Sonuç olarak başörtüsü hakkını kılık kıyafet özgürlüğü çerçevesinde görmeli ve kimliklerini gösterir şekilde örtünme hakkını bir insan hakkı olarak bütün eğitim ve çalışma hayatında vermeliyiz..
DİKEY GEÇİŞ SINAVINDA BAŞÖRTÜSÜ SKANDALI
Gazetelerde her gün başörtüsü ile ilgili skandal haberler çıkmaya devam ediyor. Daha geçen hafta gazetelerde okuduk: İlahiyat yüksek okulu mezunu Gülsüm Coşkun isimli bir kızımız, ilahiyat fakültesine devam etmek için dikey geçiş sınavlarına girerken peruk takmak zorunda kalır, gözetmen öretmen peruk takmasına da razı olmayıp kulaklarını da açmasını ve göstermesini ister. Kulaklarını göstermek istemeyen ve bu uygulamaya itiraz eden kızımız, imtihanına devam eder, bir ay sonra imtihan sonuçları açıklanınca kendi ismini göremez.
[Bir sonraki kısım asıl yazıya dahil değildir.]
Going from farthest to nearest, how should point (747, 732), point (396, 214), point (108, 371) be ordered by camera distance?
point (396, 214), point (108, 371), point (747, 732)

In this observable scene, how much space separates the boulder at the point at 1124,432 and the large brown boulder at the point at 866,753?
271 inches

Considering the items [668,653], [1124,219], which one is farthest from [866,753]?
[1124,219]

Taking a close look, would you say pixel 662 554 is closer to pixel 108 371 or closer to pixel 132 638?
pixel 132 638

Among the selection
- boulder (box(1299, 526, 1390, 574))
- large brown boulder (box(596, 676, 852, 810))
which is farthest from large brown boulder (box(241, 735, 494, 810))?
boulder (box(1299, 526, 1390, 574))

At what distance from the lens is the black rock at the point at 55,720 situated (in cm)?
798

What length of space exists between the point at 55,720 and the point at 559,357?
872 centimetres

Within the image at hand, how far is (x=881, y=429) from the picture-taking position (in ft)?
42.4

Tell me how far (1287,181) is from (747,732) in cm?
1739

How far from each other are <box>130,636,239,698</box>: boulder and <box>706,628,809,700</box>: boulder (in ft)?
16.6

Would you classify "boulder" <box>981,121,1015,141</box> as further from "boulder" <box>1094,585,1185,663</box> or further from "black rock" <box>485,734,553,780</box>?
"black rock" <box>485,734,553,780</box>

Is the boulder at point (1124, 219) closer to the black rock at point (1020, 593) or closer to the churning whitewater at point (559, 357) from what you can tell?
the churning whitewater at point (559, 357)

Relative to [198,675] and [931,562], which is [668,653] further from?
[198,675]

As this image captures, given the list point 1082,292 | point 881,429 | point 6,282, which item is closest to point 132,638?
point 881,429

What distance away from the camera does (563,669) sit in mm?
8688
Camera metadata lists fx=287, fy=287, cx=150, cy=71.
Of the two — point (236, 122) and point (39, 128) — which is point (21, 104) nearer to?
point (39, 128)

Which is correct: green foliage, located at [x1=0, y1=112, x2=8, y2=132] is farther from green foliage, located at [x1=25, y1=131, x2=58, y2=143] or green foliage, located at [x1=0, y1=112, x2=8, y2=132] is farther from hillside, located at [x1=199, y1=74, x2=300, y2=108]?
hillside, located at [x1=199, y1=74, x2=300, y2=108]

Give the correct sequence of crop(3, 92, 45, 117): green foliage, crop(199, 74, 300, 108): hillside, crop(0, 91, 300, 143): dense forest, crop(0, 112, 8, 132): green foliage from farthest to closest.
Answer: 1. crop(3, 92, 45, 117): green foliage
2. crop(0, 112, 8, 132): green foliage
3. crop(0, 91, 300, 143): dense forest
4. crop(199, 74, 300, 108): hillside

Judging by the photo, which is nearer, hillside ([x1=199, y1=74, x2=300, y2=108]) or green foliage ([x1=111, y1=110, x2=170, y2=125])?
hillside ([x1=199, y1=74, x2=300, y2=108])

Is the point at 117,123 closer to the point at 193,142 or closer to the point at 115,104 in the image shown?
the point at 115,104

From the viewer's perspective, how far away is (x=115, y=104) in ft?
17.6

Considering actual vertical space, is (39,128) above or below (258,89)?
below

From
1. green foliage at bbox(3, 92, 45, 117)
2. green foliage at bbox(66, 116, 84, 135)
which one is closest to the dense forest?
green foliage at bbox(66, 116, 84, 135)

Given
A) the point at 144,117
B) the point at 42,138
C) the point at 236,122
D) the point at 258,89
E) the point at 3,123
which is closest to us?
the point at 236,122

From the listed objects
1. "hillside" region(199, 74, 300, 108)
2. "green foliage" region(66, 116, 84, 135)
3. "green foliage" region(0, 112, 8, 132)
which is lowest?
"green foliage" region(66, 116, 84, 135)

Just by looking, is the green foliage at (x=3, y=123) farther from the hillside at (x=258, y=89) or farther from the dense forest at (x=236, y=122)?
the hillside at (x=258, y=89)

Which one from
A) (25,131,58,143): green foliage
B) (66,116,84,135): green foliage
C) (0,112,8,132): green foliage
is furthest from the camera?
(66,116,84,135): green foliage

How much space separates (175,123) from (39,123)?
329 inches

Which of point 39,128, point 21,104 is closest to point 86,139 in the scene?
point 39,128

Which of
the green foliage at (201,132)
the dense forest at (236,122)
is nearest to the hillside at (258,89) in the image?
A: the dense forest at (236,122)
Anlar ki, kulaklarını göstermediğinden ötürü imtihanı iptal edilmiş, yok sayılmıştır.
Özgürlüklerin ve insan haklarının giderek revaç bulduğu, başörtüsünün çözüm aşamasına geldiği, YÖK tarafından başörtüsü takmanın suç olmaktan çıkarıldığı bir ortamda bu gözetmen öğretmenler bu cesareti kimden ve nerden alıyor? Başörtüsü yasağını hiç olmazsa üniversitelerde canhıraş bir şekilde kaldırmak isteyen, bu konuda adımlar atan bir hükmet döneminde bu başörtüsü bekçileri bir kızımızın imtihanını iptal etme yetkisini kimden alıyor?
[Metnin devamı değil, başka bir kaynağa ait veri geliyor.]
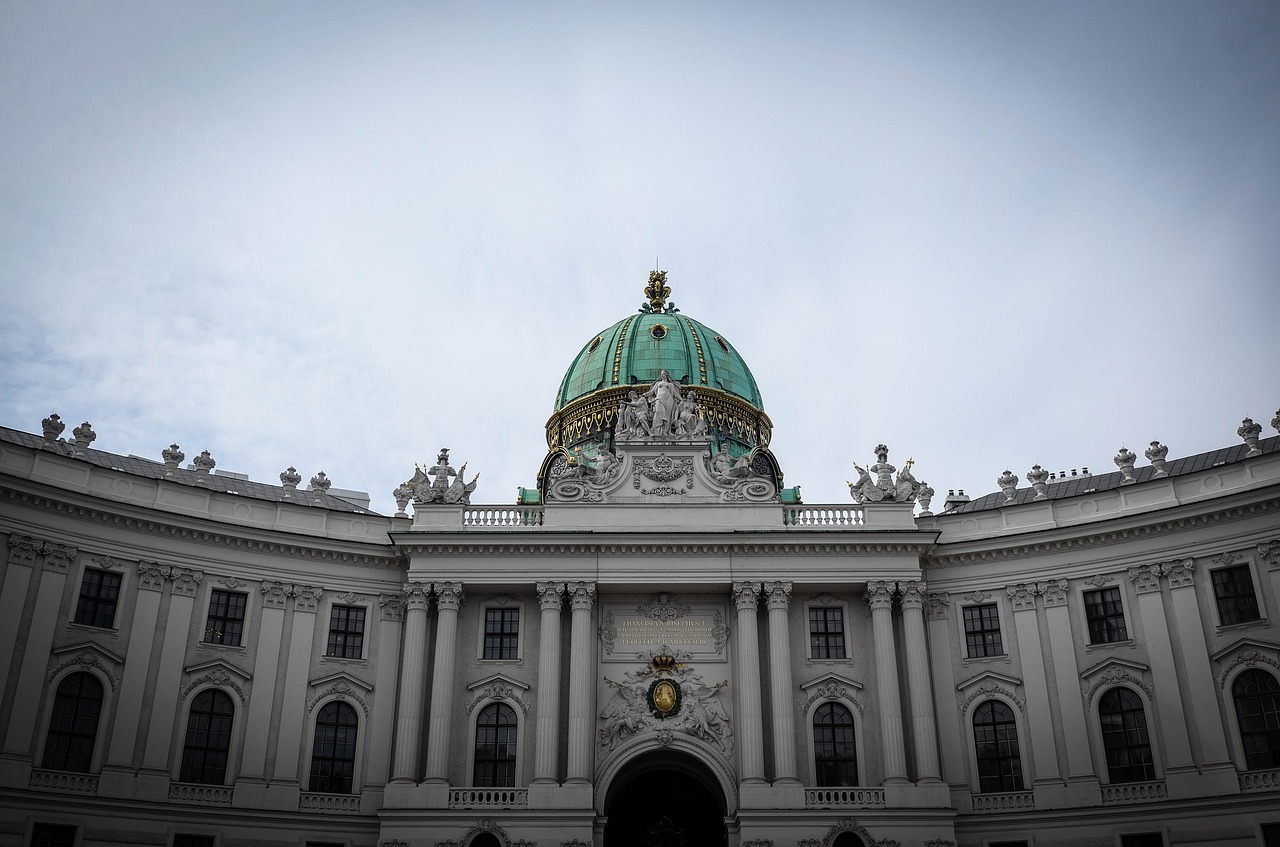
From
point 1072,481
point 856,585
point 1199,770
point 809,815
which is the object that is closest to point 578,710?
point 809,815

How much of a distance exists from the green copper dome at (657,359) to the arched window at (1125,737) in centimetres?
2314

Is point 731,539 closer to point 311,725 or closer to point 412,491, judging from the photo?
point 412,491

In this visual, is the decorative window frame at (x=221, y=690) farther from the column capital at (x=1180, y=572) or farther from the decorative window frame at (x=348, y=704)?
the column capital at (x=1180, y=572)

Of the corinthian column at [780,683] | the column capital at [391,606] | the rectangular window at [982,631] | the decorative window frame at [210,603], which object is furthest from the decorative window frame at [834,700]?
the decorative window frame at [210,603]

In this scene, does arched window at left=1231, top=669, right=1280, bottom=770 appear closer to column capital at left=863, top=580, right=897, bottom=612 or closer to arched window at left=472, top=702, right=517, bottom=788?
column capital at left=863, top=580, right=897, bottom=612

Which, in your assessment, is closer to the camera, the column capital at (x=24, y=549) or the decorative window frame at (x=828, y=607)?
the column capital at (x=24, y=549)

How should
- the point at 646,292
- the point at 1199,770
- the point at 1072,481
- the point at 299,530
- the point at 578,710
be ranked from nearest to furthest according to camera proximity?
the point at 1199,770, the point at 578,710, the point at 299,530, the point at 1072,481, the point at 646,292

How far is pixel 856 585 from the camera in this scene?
42.2 m

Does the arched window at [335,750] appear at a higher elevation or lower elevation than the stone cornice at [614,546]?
lower

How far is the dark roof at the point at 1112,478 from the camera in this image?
1694 inches

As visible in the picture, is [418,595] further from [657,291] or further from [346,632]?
[657,291]

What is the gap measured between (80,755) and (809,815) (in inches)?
951

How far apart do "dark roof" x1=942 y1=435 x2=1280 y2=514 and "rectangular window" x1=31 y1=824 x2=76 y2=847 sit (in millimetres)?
32819

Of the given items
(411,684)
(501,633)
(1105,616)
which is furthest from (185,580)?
(1105,616)
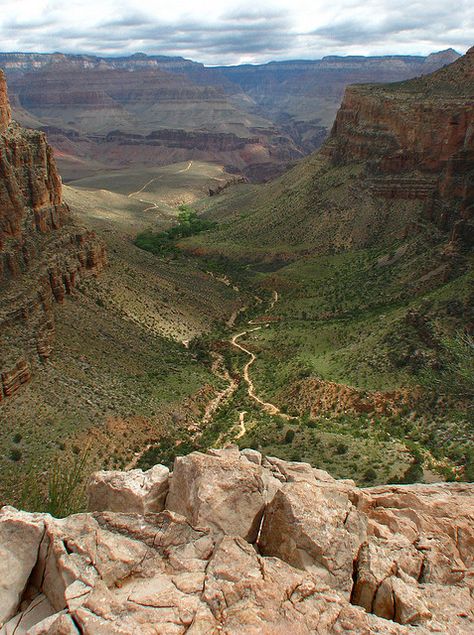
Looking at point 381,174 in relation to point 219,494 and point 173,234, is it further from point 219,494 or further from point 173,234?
point 219,494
Anlaşılıyor ki, başörtüsü yasağının kaldırılması sadece kanun değiştirmekle, yönetmelik çıkarmakla, yeni anayasa yapmakla mümkün olmayacak..Değişik ortamlarda, farklı mekanlarda, başörtüsü düşmanları boş durmayacak, bulundukları mevkileri ve makamları başörtülülere kapatmaya devam edecekler.
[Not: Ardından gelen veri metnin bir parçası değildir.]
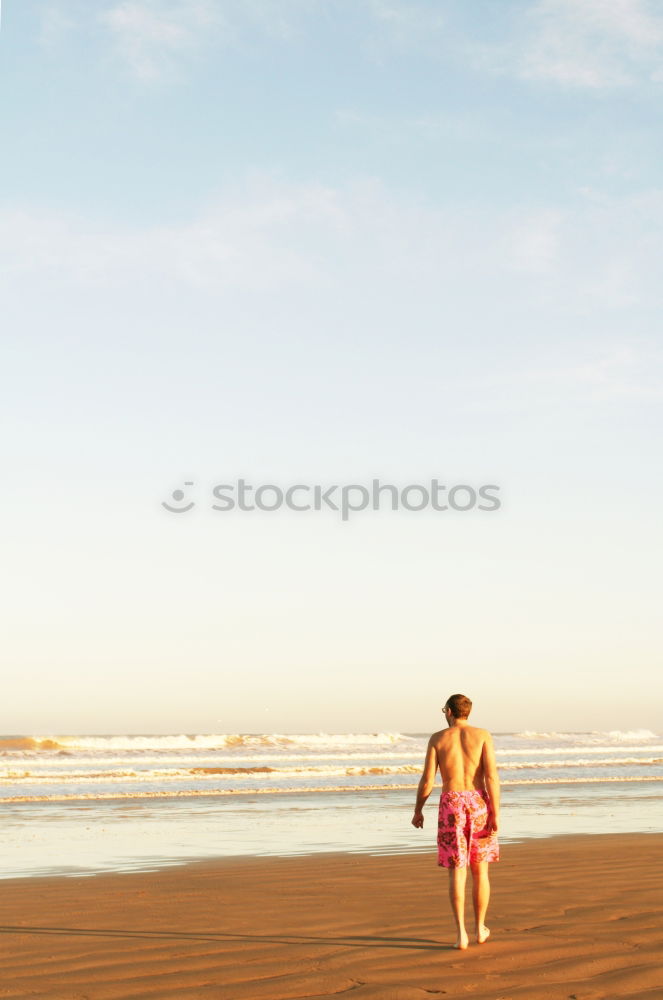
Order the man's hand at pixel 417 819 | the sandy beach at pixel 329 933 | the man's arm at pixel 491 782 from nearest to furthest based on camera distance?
the sandy beach at pixel 329 933 → the man's arm at pixel 491 782 → the man's hand at pixel 417 819

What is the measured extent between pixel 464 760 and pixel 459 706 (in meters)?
0.39

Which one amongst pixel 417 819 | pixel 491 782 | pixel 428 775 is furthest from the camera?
pixel 417 819

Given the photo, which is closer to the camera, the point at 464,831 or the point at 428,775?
the point at 464,831

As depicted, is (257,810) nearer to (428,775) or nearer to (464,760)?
(428,775)

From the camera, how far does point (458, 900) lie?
7262mm

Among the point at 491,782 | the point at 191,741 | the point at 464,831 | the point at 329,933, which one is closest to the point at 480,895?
the point at 464,831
Ülkede bir zihniyet devrimi, bir zihniyet değişimi şarttır. O da bir süreç gerektirecektir. Artık ülkemin insanları, .çobanından profesörüne kadar herkes başörtüsünün korkulacak bir kıyafet olmadığını, aksine atalarımızın, annelerimizin tarih boyunca kullandığı milli ve dini kıyafetimiz olduğunu anlamalılar. Kadınlarımız da öncelikle bilinçlenmelidir. Haklarını bilmeli, haksızlıklara başkaldırmalı, neden ve niçin örtündüğünün farkında olmalıdır. Kafaların dışları değil, kafaların içleri önemlidir. Kafalarının içi boş ancak saçları örtülü bilinçsiz kadınların yanında, kafalarının içi ilim ve irfanla dolu, dinin özünü yaşayan ancak başları açık nice bilinçli kadınlar bilirim. Biz din hocalarına düşen görev, eğip bükmeden tesettürün ve başörtüsünün farziyyetini ve önemini insanımıza anlatmak, insanlarımızı şuurlandırmaktır. Siyasetlerimize düşen görev, kırmadan, dökmeden, ürkütmeden, gerekirse konsensüs sağlayarak mevzuattaki yasakları kaldırmak, özgürlüklerin sınırlarını genişletmek, insan haklarını kısıtlayan kanunları ayıklayıp özgürlüklerin önünü açan yasaları çıkarmak.
Bürokrasiye düşen görev ise, halkın kültürel değerlerine saygı duymak, siyasetçilerin çıkardığı kanunları uygulamak, vesayetçi bir anlayıştan uzak durmak, halkın parasıyla o makamlarda oturduğunu bilmek ve halkın hizmetkarı olmaktır.
Artık ülkemizin insanı, siyasetçilerimiz ve medyamız, farklı konularla meşgul olmalı, başörtüsü konusu insanların bireysel tercihlerine bırakılmalıdır. Siyasetçi ve bürokrasi yasakları değil, özgürlükleri savunmalıdır. Yasakçıların, vesayetçilerin ve halka tepeden bakanların nüfus kayıtları eskimiştir. Dünya özgürlüklere doğru koşmaktadır. Tarih boyunca bütün başkaldırılar, isyanlar, bölünmeler, terör ve kargaşalar hep baskıdan, yasakçılıktan, bağnazlıktan, dikta yönetimlerden çıkmıştır. Ak Parti hükümeti bu gerçeği görmüştür ama diğer çevrelere gösterememiştir.